Bien qu’ils aient toujours su que je ne pourrais jamais enfanter, la famille du marié a tout de même accepté cette union. Mais ce que j’ai découvert la nuit de mes noces m’a laissée sans voix.
Je m’appelle Ananya Sharma, j’ai trente ans. Longtemps, j’ai cru que ma vie se terminerait seule. Trois ans auparavant, après une opération à l’AIIMS de New Delhi, un médecin m’avait annoncé, le cœur lourd, que je n’aurais jamais d’enfant.
Cette vérité m’avait brisée. Mon compagnon de l’époque, Rohan, avec qui je partageais cinq années de vie, n’a pas trouvé les mots. Il est resté muet tout le soir, puis, dès le lendemain, il m’a simplement envoyé un message :
« Désolé… mais il vaut mieux en rester là. »
À partir de cet instant, j’ai rayé le mariage de mes rêves de mes pensées. Jusqu’au jour où le destin a placé Kabir sur mon chemin.
Il avait sept ans de plus que moi, nouveau directeur dans notre agence de Gurugram. Courtois, posé, toujours ce sourire discret dans les yeux… Je l’admirais de loin, persuadée qu’un homme tel que lui ne s’intéresserait jamais à une femme comme moi, incapable de donner la vie.
Et pourtant, c’est lui qui a franchi la première barrière. Quand nous restions tard au bureau, il déposait sur mon bureau un plat chaud ou un bol de khichdi parfumé. En hiver, il me tendait discrètement un sachet de thé au gingembre. Ces gestes silencieux parlaient plus fort que mille déclarations.
Le jour où il m’a demandé en mariage, j’ai éclaté en larmes. Je lui ai confié ma vérité, persuadée qu’il renoncerait. Mais il a caressé mes cheveux et m’a simplement dit :
« Je sais. Et ça n’a aucune importance. »
Sa famille ne s’y est pas opposée. Sa mère, Savita Malhotra, est même venue chez mes parents, dans le sud de Delhi, pour formuler officiellement la demande. Tout s’est enchaîné si vite que j’avais l’impression de vivre un rêve éveillé. Peut-être que, finalement, la vie me réservait une seconde chance au bonheur.
Le mariage fut simple et beau. Vêtue d’un lehenga rouge, la main dans celle de Kabir, j’ai avancé sous le son des shehnais, dans une petite salle de Hauz Khas illuminée de lampes dorées. Ses yeux emplis de douceur m’ont émue aux larmes.

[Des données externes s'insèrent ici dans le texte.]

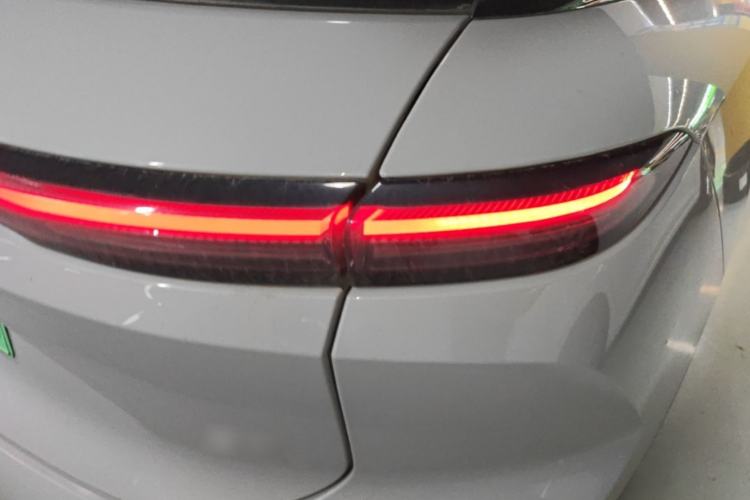 Used Nio ES6 2024 75 kWh Right Rear Taillight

La nuit tombée, dans notre chambre, je défaisais mes épingles devant le miroir quand il m’a rejoint. Il s’est approché, a posé son menton sur mon épaule et m’a demandé doucement :
« Fatiguée ? »
J’ai hoché la tête, le cœur battant. Il m’a alors conduite jusqu’au lit, a soulevé la couverture… et là, j’ai eu le souffle coupé.
Un petit garçon, pas plus de quatre ans, dormait paisiblement, ses joues rondes et ses longs cils recourbés contrastant avec le vieux nounours qu’il tenait serré contre lui.

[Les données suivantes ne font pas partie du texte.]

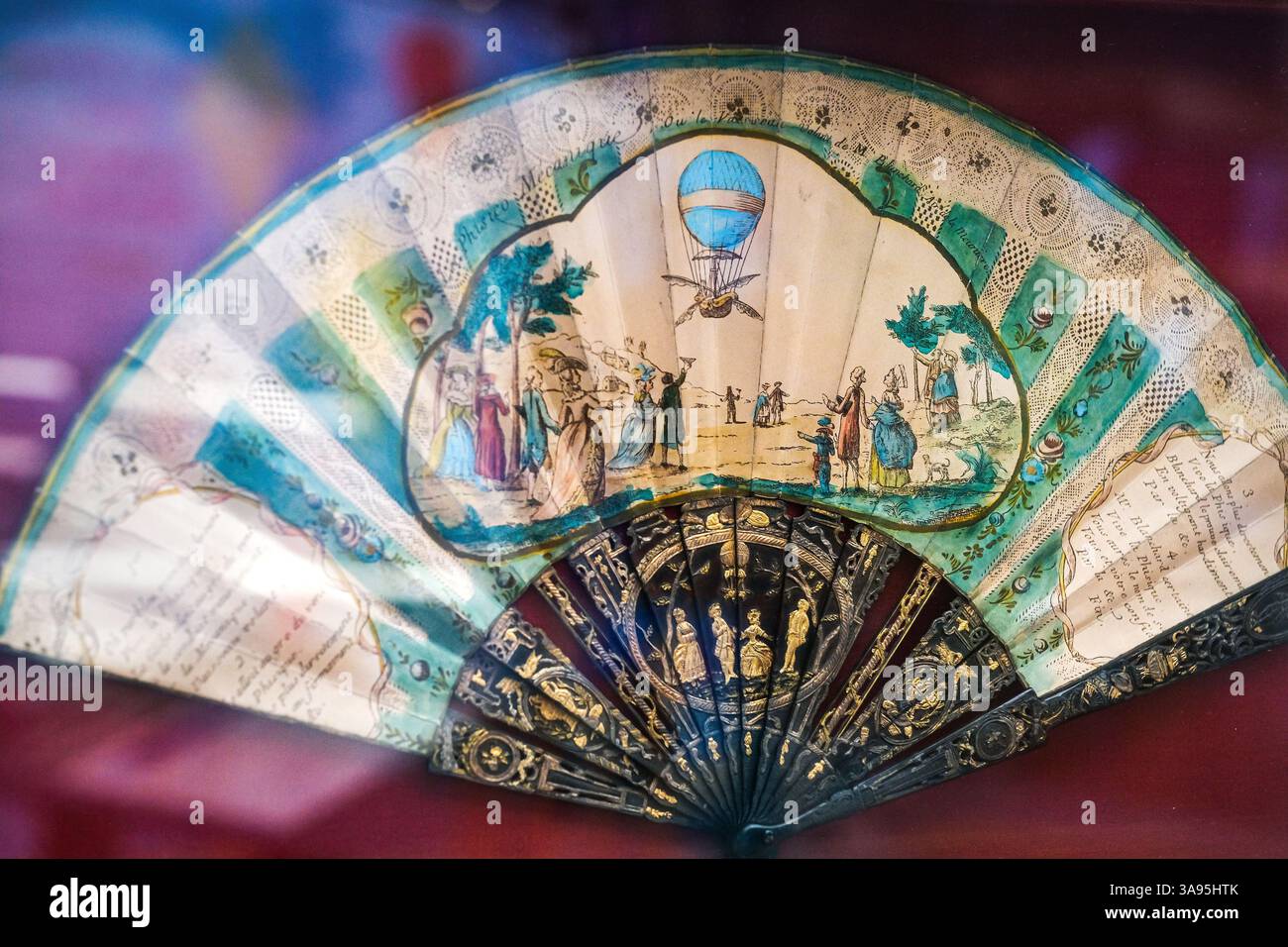 Ein französischer Fan aus dem 18. Jahrhundert feiert einen frühen Ballonflug. Der Fan ist im Albuquerque Balloon Museum, New Mexico, USA Stockfoto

« Qui… qui est-ce ? » ai-je murmuré.
Kabir s’est assis près de l’enfant et m’a expliqué, la voix tremblante :
« C’est mon fils. Sa mère, Mira… mon ancienne compagne. Elle est morte dans un accident quand il avait deux ans. Je n’ai appris son existence qu’à ce moment-là. Jusqu’ici, il vivait à Jaipur avec sa nourrice. Mais elle vient de décéder, et je n’avais plus le choix. »
Puis il a levé les yeux vers moi :
« Pardonne-moi de ne pas t’en avoir parlé plus tôt. Mais je n’ai pas seulement besoin d’une épouse. J’ai besoin d’une mère pour lui. Tu ne pourras peut-être jamais donner naissance, mais si tu peux l’aimer… alors c’est tout ce qui compte pour moi. »
Les larmes me sont montées aux yeux. J’ai posé doucement ma main sur les cheveux de l’enfant. Dans son sommeil, il a remué les lèvres et murmuré un mot fragile :
« Maman… »
Mon cœur s’est brisé et réparé à la fois. J’ai regardé Kabir, qui craignait que je parte. Mais comment aurais-je pu ?
J’ai hoché la tête en sanglotant :
« Oui… à partir d’aujourd’hui, je serai sa maman. »
Kabir m’a serrée dans ses bras avec force. La lune de Delhi filtrait par la fenêtre, éclairant la chambre modeste de Saket où commençait notre nouvelle vie.
Je savais désormais que je ne porterais peut-être jamais d’enfant dans mon ventre, mais je pouvais en porter un dans mon cœur. Et cela suffisait pour faire de moi une mère.